For the first five months, the paper was apparently published upstairs in the Miller and Lux Building, where Pioneer Drug is now located, and touched on many of the same news topics to be found in a typical issue of today's paper.  The headline for the second issue proclaimed, "Gustine to have branch library."  A week later the story was headlined, "Irrigators will hold next meeting here."  

The Standard followed by one year the short-lived Gustine News.  When just three weeks old the Standard wanted to know "whether or not it expected to pay for the alleged sins of its predecessor, the defunct Gustine News."  The publisher had been out selling subscriptions and evidently had encoutered some resistance or distrust.

The Standard reportedly moved from its original location to the Johnson-Ames Building, located "near the hall of justice, west of the railroad" in 1913.   Around 1915 the paper moved yet again to the McLaughlin Building, on the northeast corner of Fifth Street and Third Avenue -- but not before the office site was used as the first home for Gustine High School in 1913.  The McLaughlin building was eventually town down and a new building built in 1948 by Luther Headings at a cost of $15,000.  The Standard would remain in that building until 1987, when it moved down the street to 461 Fifth Street.  "We are pleased to be able to have relocated The Gustine Standard office in this new location," then general manager John Sheilds said in an interview at the time.
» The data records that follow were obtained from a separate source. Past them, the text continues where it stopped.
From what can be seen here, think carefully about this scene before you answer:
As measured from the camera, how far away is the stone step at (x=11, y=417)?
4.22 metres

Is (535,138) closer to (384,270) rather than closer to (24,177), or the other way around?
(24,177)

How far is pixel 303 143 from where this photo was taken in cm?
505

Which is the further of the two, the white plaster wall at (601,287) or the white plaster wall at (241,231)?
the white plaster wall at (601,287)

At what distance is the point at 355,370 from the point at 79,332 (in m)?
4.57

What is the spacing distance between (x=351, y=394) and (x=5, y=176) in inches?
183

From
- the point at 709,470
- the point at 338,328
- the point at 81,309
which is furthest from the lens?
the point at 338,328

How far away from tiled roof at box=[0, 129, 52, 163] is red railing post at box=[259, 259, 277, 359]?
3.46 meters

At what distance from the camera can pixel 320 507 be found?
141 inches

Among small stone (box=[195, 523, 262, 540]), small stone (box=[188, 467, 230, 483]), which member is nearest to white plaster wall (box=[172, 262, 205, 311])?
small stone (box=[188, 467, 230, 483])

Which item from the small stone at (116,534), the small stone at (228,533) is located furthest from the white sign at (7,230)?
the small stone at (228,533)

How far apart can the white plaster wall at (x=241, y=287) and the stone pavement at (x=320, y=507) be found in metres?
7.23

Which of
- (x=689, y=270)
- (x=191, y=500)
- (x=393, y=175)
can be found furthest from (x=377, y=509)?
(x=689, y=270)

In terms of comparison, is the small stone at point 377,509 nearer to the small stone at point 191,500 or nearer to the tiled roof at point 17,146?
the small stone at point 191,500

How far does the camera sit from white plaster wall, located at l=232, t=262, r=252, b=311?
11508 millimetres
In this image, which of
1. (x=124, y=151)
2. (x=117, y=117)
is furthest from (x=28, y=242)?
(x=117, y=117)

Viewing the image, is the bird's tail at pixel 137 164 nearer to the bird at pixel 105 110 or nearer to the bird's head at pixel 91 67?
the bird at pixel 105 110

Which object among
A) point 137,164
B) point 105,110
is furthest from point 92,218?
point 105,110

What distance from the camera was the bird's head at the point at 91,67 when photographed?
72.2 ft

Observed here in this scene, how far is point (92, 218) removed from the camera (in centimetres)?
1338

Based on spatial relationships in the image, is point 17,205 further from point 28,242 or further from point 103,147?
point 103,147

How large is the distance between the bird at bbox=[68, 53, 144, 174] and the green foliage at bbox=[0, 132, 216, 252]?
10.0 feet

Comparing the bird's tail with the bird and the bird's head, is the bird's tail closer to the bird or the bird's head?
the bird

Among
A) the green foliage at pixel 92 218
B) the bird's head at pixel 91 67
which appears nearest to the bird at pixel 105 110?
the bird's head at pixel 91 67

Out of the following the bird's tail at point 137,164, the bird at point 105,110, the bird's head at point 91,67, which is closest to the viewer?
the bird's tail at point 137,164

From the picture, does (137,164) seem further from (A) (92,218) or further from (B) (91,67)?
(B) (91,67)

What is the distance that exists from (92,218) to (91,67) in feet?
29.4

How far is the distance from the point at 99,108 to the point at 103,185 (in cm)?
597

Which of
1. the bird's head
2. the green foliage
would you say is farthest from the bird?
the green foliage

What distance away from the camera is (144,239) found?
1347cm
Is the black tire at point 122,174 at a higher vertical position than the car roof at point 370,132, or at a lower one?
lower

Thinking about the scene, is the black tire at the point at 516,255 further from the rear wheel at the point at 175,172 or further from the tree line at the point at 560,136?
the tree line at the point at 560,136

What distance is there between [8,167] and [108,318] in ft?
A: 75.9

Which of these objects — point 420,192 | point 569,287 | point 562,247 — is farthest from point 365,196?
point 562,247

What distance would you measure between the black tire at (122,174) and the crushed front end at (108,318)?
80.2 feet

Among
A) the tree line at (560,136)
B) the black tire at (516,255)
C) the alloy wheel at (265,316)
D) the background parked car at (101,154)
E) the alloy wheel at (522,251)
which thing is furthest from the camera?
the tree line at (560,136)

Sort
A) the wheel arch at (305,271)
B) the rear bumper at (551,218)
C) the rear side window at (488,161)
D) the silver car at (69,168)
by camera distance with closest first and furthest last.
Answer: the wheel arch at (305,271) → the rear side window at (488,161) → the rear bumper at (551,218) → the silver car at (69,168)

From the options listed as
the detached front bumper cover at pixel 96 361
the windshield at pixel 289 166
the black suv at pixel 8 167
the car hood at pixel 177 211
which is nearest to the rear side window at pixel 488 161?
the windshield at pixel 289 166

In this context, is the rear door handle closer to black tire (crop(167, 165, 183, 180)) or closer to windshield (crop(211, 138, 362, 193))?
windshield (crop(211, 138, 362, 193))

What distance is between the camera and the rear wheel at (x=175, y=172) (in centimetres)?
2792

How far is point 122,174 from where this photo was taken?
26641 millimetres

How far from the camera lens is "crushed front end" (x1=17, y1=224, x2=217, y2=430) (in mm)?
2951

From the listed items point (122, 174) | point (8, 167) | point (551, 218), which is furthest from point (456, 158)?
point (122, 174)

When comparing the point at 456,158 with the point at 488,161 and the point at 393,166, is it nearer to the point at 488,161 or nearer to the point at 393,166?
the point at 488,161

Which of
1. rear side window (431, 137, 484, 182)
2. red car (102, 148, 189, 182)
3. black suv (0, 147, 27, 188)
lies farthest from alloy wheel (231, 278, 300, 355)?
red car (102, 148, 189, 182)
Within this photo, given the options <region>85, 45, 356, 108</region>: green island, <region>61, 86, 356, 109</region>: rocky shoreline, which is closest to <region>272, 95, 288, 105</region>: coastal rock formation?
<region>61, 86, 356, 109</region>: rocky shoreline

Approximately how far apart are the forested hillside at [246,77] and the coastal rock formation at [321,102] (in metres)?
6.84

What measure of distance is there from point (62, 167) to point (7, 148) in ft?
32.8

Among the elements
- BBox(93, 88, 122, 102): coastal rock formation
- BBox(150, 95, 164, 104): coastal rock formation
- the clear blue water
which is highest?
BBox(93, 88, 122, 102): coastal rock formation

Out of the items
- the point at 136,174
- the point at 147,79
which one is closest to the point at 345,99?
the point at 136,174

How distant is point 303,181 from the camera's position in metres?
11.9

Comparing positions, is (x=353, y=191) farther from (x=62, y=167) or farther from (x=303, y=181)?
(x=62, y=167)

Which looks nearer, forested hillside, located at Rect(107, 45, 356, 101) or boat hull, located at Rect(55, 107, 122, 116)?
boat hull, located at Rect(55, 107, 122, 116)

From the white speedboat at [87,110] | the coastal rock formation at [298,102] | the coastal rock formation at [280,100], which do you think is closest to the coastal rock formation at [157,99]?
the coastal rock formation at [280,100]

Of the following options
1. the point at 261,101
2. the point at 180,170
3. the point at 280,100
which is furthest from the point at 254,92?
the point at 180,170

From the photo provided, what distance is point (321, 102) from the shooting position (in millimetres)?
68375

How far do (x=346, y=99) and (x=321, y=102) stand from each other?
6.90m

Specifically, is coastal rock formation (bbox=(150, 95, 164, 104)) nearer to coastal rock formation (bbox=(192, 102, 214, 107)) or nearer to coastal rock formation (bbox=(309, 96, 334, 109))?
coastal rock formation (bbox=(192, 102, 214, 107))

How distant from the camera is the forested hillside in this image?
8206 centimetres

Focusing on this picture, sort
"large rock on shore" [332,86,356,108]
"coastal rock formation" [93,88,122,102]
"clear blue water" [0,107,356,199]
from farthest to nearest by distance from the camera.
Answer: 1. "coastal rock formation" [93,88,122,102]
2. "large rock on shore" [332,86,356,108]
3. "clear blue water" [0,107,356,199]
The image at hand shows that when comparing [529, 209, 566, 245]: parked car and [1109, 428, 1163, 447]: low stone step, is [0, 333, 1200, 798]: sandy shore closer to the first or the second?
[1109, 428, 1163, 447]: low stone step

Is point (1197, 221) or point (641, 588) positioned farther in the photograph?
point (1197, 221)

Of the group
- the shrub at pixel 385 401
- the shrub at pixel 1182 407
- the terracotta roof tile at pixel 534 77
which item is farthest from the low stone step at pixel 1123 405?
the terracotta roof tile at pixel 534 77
The Gustine Standard went through a number of ownership changes over the years, with the last owner being the Lesher family of Merced County, who owned several newspapers throughout the region including the defunct Newman News.  In 1990 the paper merged with the Gustine Press, which was started in 1984 by Mattos Newspapers, Inc. as a competitor to the Standard.  The paper became the Gustine Press-Standard, which remains the name it is published under to this day.